### TO DO
1. In the guide on downloading a subreddit, about how many items will Reddit's API and listings return for any given view?
2. Extend the subreddit-downloading guide, picking up right after its final sentence.

### SELECTED PASSAGE
------

How to download an entire subreddit
He wrote a clean script to pull every post in a subreddit, ran it, and got back exactly 1,000. The sub had 80,000. The wall he hit is the first thing to understand before you start.
Two very different jobs
Downloading "an entire subreddit" is actually two different tasks, and the route you take depends on which one you mean. If you want the recent posts — the last few months, going forward — you use a bulk downloader on the live API, and it works well. If you want the full history — everything since the subreddit was created — the live API cannot give it to you, and you have to go to an archive instead. Conflating these is why so many people start with a script and end up frustrated.
The reason is a hard limit built into Reddit itself, and it is the single most important thing to understand before you write any code. So before the how-to, the wall.
The 1,000-post wall
Reddit's API and listings will only ever return about 1,000 items for any given view. Sort a subreddit by new, top, or hot, and page through it as far as you can, and you will hit roughly 1,000 posts and then the well runs dry — no matter how many hundreds of thousands the subreddit actually contains. This is not a rate limit you can wait out or a bug you can fix; it is a deliberate cap on how deep any listing goes. The practical consequence is decisive: you cannot download a subreddit's full history through the live API or any tool built on it, full stop. The top 1,000 by some sort order, yes. Everything, no. The moment your goal is "all of it" rather than "the recent slice," you stop reaching for the API and start reaching for an archive. Almost every "I tried to download a subreddit and only got 1,000 posts" story traces back to not knowing this up front.
The three routes
The clean mental model: live tools for recent and forward-looking, archives for history. If you need both — a complete back-catalog and new posts as they arrive — you combine them: an archive dump for the past, a bulk downloader running on a schedule for the present.
Route A: recent posts with a bulk downloader
- 1
Register a Reddit app
Create a script-type app in your Reddit account settings to get a client ID and secret. This is the OAuth credential the downloader authenticates with — the same free-tier access the pricing guide describes.
- 2
Install the downloader
BDFR is a Python tool; install it with pip. It runs from the command line and has three modes — download (media and content), archive (post and comment metadata as JSON), and clone (both at once).
- 3
Point it at the subreddit
Run it against the subreddit with your chosen sort and limit. Remember the cap: you will get up to roughly 1,000 posts per sort order, plus their comment trees, not the entire history.
- 4
Let it handle rate limits
A good bulk downloader paces itself against the API limits and can resume if interrupted, so a large pull does not fail halfway. Leave it running rather than babysitting it.
- 5
Check what you got
Confirm the output — JSON files, media, or both depending on mode — and sanity-check the post count against what you expected, remembering the ceiling. If you needed more than the recent slice, that is your cue to switch to Route B.
Route B: full history from an archive
- 1
Decide browser or bulk
For a single subreddit and moderate needs, the Arctic Shift download tool lets you specify a subreddit and date range and download through the browser — no code. For many subreddits or the whole corpus, go to the bulk dumps instead.

------

### DATA UNDER STUDY
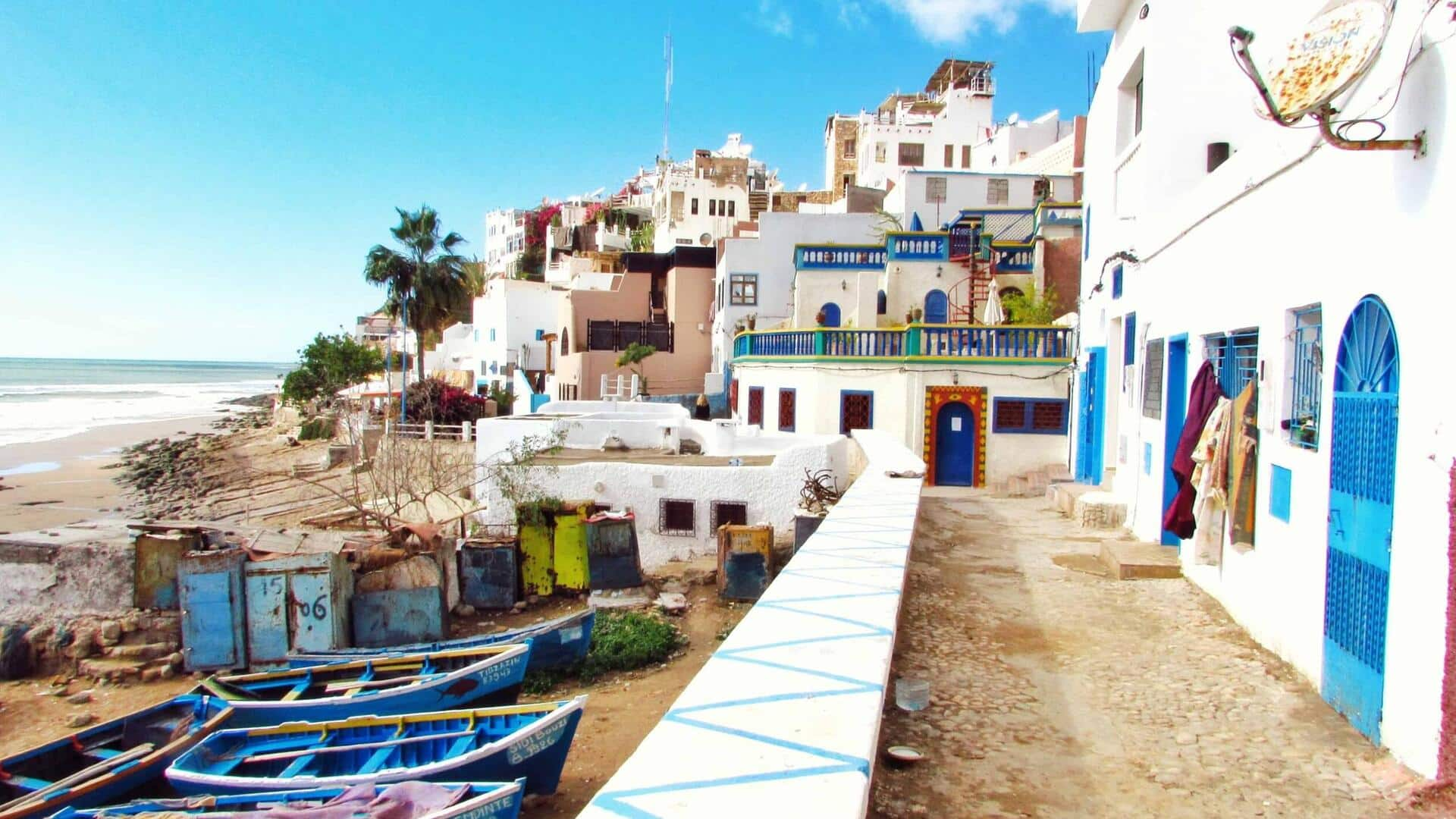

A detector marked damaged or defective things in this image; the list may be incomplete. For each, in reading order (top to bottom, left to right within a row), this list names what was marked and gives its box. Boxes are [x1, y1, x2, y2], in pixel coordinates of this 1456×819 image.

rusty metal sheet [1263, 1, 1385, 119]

------

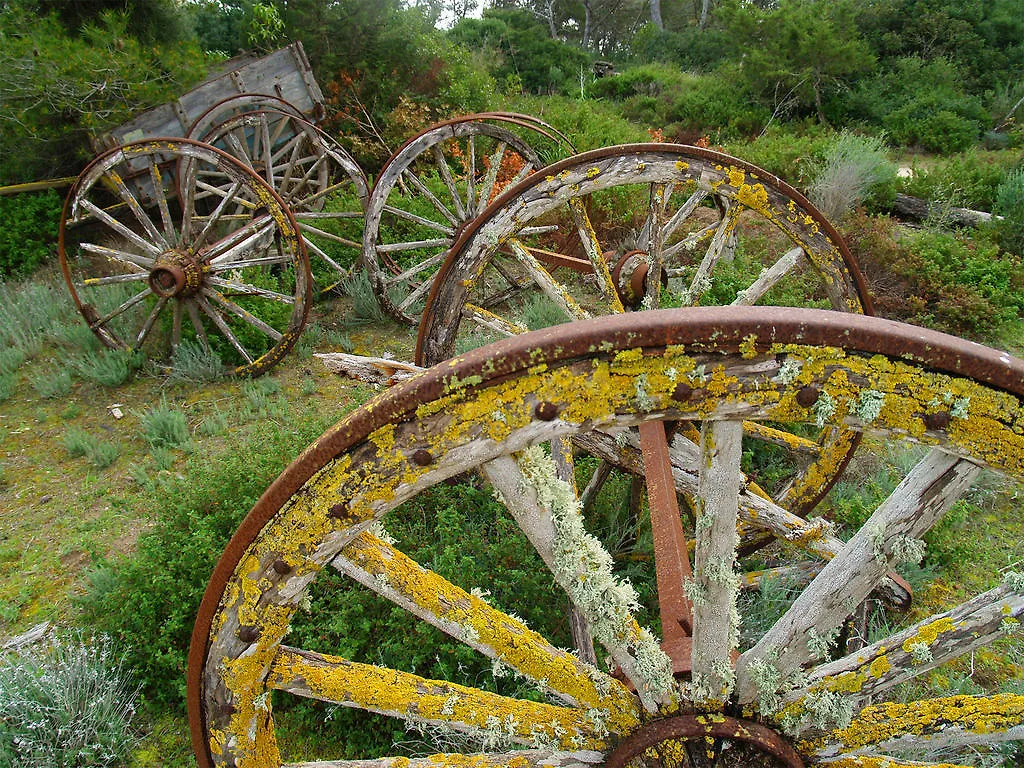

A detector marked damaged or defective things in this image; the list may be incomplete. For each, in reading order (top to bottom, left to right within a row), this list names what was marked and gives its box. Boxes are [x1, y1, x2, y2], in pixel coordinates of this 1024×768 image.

------

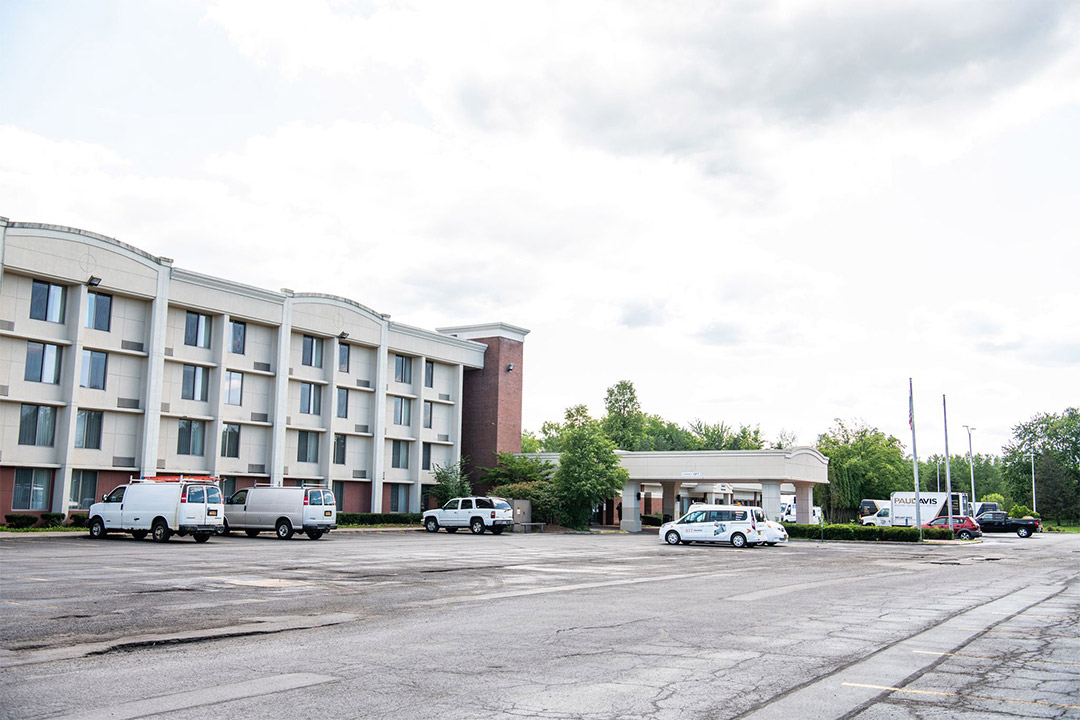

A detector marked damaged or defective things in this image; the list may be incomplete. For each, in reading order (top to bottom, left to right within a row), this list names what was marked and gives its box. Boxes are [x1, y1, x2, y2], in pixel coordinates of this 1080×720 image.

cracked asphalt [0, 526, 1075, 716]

------

### PER-TASK ANSWERS
1. About 1,000 items.

2.
- 2
For bulk, get the Academic Torrents dumps
The historical Reddit corpus is published as per-subreddit, compressed NDJSON files on Academic Torrents, covering roughly 2005 through 2025. Download the file for your subreddit, or the full set if you need many.
- 3
Decompress and parse
The dumps are zstandard-compressed NDJSON. Use the open-source parsing scripts written for them to turn the files into something you can query or load — this is the step that needs a little developer comfort.
- 4
Filter to what you need
A full dump is large and contains everything. Filter by date, author, or keyword down to the slice your project actually uses before you load it into analysis tooling.
- 5
Verify coverage
Archives are not perfect mirrors — spot-check a period and post you know to confirm completeness before you treat the dump as the whole truth, especially for the most recent months and removed content.
How much disk, how long
Scale surprises people in both directions. A recent-slice pull with a bulk downloader — 1,000 posts and their comments — is modest: megabytes to low gigabytes depending on media, and minutes to a couple of hours with rate limiting. That is a laptop-and-an-afternoon job. The full-history dumps are a different animal. A single busy subreddit's complete history can be many gigabytes compressed, and the entire corpus across the top tens of thousands of subreddits runs to hundreds of gigabytes or more. That is a real storage and processing commitment, not a casual download.
So size your ambition honestly before you start. "I want to study the last six months of one subreddit" and "I want the complete history of one subreddit" and "I want a hundred subreddits to train a model" are three projects with very different hardware and time bills. The middle one is usually a single archive file; the last one is a weekend of downloading and a machine with room to spare.
Honest caveats
- The 1,000-post cap is non-negotiable on the live API — if you need more than that per subreddit, you need an archive. No tool or trick gets around it.
- Archives lag and have gaps — they are weeks to months behind the present and imperfect on removed content. They are wrong for anything time-sensitive.
- Storage is a real constraint at full scale — full-history dumps are large; confirm you have the disk before you start a multi-hundred-gigabyte download.
- Deleted and removed content lives in the dumps — full-history archives often retain posts users later deleted, which carries the ethical weight covered below.
- Comment trees multiply everything — "the whole subreddit including every comment" is far larger and slower than just the posts; be clear about which you need.
The ethics of a full archive
Holding a complete copy of a subreddit is more sensitive than reading it live, because the dump freezes things people may have since deleted and lets you process them at scale. The responsible defaults: use the archive for aggregate analysis — trends, counts, themes — not to build profiles of or resurface specific users; do not re-publish deleted or removed content as if it were live; and if you are doing institutional research, your ethics board or IRB has rules about exactly this that override any convenience. A subreddit archive is a powerful research input and a genuine privacy liability at the same time. Treat it as both. None of this is legal advice; the legality guide covers the broader picture.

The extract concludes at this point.